O n.º 5 do art.º 267.º da Constituição vem impor ao legislador a regulação do procedimento administrativo, que deve assegurar a racionalização de meios, por um lado, e a participação dos cidadãos na formação das decisões ou deliberações que lhes digam respeito, por outro. Esta participação dos interessados encontra-se assegurada no Código do Procedimento Administrativo, nomeadamente através da “audiência dos interessados”, ou ainda na Lei n.º 83/95, de 31 de agosto.
A doutrina portuguesa tem dedicado algumas páginas à discussão sobre a natureza da audiência prévia dos interessados no Código do Procedimento Administrativo, atenta a configuração do n.º 5 do art.º 267.º da Constituição, para alguns objetiva e de natureza organizatória, e para outros a fons et origo de um direito fundamental à participação (com posições distintas, Freitas do Amaral, Paulo Otero, Sérvulo Correia, Aroso de Almeida ou, na respetiva dissertação de mestrado, Pedro Machete, são alguns exemplos de autores que se debruçaram sobre o tema).
Como é sabido, o tema tem significado na medida em que no nosso direito administrativo a regra é a de que um ato administrativo inválido é anulável, sendo nulos apenas os atos para os quais a lei comine expressamente essa forma de invalidade. E o CPA considera atos nulos aqueles que ofendam o conteúdo essencial de um direito fundamental (al. d) do n.º 2 do art.º 161.º do CPA), razão pela qual a conclusão a que se chegue sobre a natureza da audiência dos interessados releva para a determinação da forma de invalidade – anulabilidade ou nulidade – com significado se pensarmos ainda nas hipóteses de exclusão do efeito anulatório, no regime da anulabilidade (n.º 5 do art.º 163.º do CPA).

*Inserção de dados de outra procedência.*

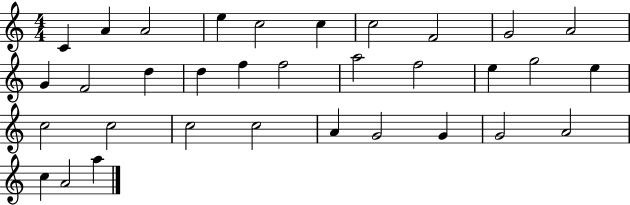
C4/q A4/q A4/h E5/q C5/h C5/q C5/h F4/h G4/h A4/h G4/q F4/h D5/q D5/q F5/q F5/h A5/h F5/h E5/q G5/h E5/q C5/h C5/h C5/h C5/h A4/q G4/h G4/q G4/h A4/h C5/q A4/h A5/q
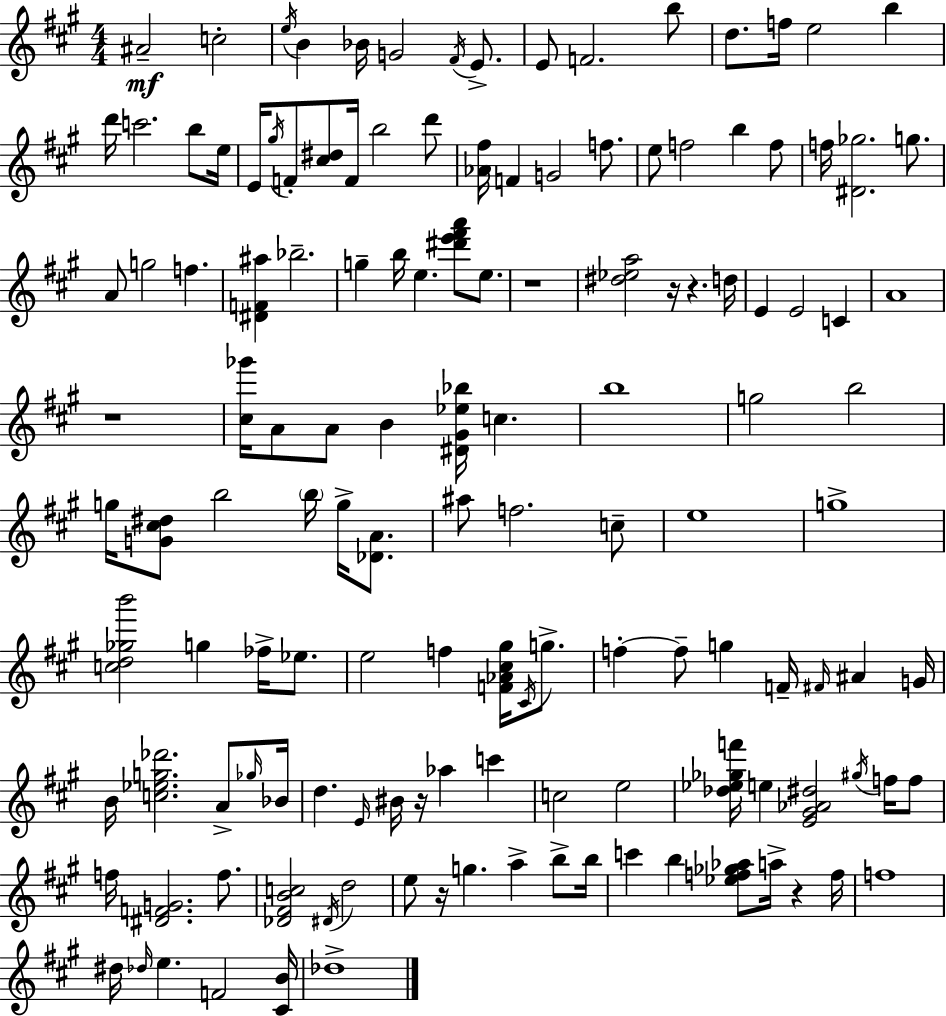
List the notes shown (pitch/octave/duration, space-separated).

A#4/h C5/h E5/s B4/q Bb4/s G4/h F#4/s E4/e. E4/e F4/h. B5/e D5/e. F5/s E5/h B5/q D6/s C6/h. B5/e E5/s E4/s G#5/s F4/e [C#5,D#5]/e F4/s B5/h D6/e [Ab4,F#5]/s F4/q G4/h F5/e. E5/e F5/h B5/q F5/e F5/s [D#4,Gb5]/h. G5/e. A4/e G5/h F5/q. [D#4,F4,A#5]/q Bb5/h. G5/q B5/s E5/q. [D#6,E6,F#6,A6]/e E5/e. R/w [D#5,Eb5,A5]/h R/s R/q. D5/s E4/q E4/h C4/q A4/w R/w [C#5,Gb6]/s A4/e A4/e B4/q [D#4,G#4,Eb5,Bb5]/s C5/q. B5/w G5/h B5/h G5/s [G4,C#5,D#5]/e B5/h B5/s G5/s [Db4,A4]/e. A#5/e F5/h. C5/e E5/w G5/w [C5,D5,Gb5,B6]/h G5/q FES5/s Eb5/e. E5/h F5/q [F4,Ab4,C#5,G#5]/s C#4/s G5/e. F5/q F5/e G5/q F4/s F#4/s A#4/q G4/s B4/s [C5,Eb5,G5,Db6]/h. A4/e Gb5/s Bb4/s D5/q. E4/s BIS4/s R/s Ab5/q C6/q C5/h E5/h [Db5,Eb5,Gb5,F6]/s E5/q [E4,G#4,Ab4,D#5]/h G#5/s F5/s F5/e F5/s [D#4,F4,G4]/h. F5/e. [Db4,F#4,B4,C5]/h D#4/s D5/h E5/e R/s G5/q. A5/q B5/e B5/s C6/q B5/q [Eb5,F5,Gb5,Ab5]/e A5/s R/q F5/s F5/w D#5/s Db5/s E5/q. F4/h [C#4,B4]/s Db5/w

Pois bem, em 2022 destacou-se na jurisprudência dos tribunais superiores uma decisão aparentemente inédita do Supremo Tribunal Administrativo (STA): trata-se do Acórdão proferido no proc. 03478/14.1BEPRT, de 07-04-2022, relat. Cristina Santos, no qual é entre o mais avançado que “A audiência prévia dos interessados definida no artº 100º CPA/91 (artº 121º CPA/2015) constitui uma sub-fase procedimental autónoma e corporiza uma formalidade absolutamente essencial, cuja omissão pura e simples gera a invalidade do acto administrativo que defina com efeitos constitutivos a situação jurídica do interessado, isto é, conforme disposto no artº 133º nº 2 d) CPA/91 (artº 161º nº 2 d) CPA/2015) determina a nulidade da decisão final do procedimento por violação do conteúdo essencial do direito de audiência, direito fundamental alicerçado no artº 267º nº 5 CRP..” Em causa, um ato através do qual a Recorrente nos autos havia sido notificada para proceder ao pagamento de determinada quantia pecuniária, por obras realizadas por município ao abrigo de estado de necessidade administrativa – qualificado como título executivo passível de execução fiscal por determinação legal. Sucede que no aresto não surge justificada a linha adotada: muito sumariamente, é referida a posição há muito defendida por Sérvulo Correia e, erroneamente, a posição de Paulo Otero, que não coincide com a mencionada no Acórdão (cfr. Paulo Otero, Direito do Procedimento Administrativo, Almedina, 2016, pp. 571 e ss). O acórdão merece, assim, destaque, pela singularidade da posição seguida, já não tanto pela densidade da fundamentação.
De qualquer modo, importa notar que, pese embora sem fundamentação coincidente, a linha da jurisprudência do STA vem sendo e permanece constante, no sentido de considerar que a preterição de audiência prévia não gera a nulidade do ato, mas a respetiva anulabilidade (mais recentemente, já em 2023 e com menção a diversas decisões anteriores, Acórdão proferido no proc. 01235/21.8BEPRT, de 23-03-2023, relat. M.ª do Céu Neves). Seja por não reconhecer no direito de audiência um direito fundamental, seja por entender que a preterição de audiência não constitui ofensa ao conteúdo essencial de um direito fundamental ou ainda por lhe reconhecer natureza meramente instrumental, face a direitos fundamentais substantivos.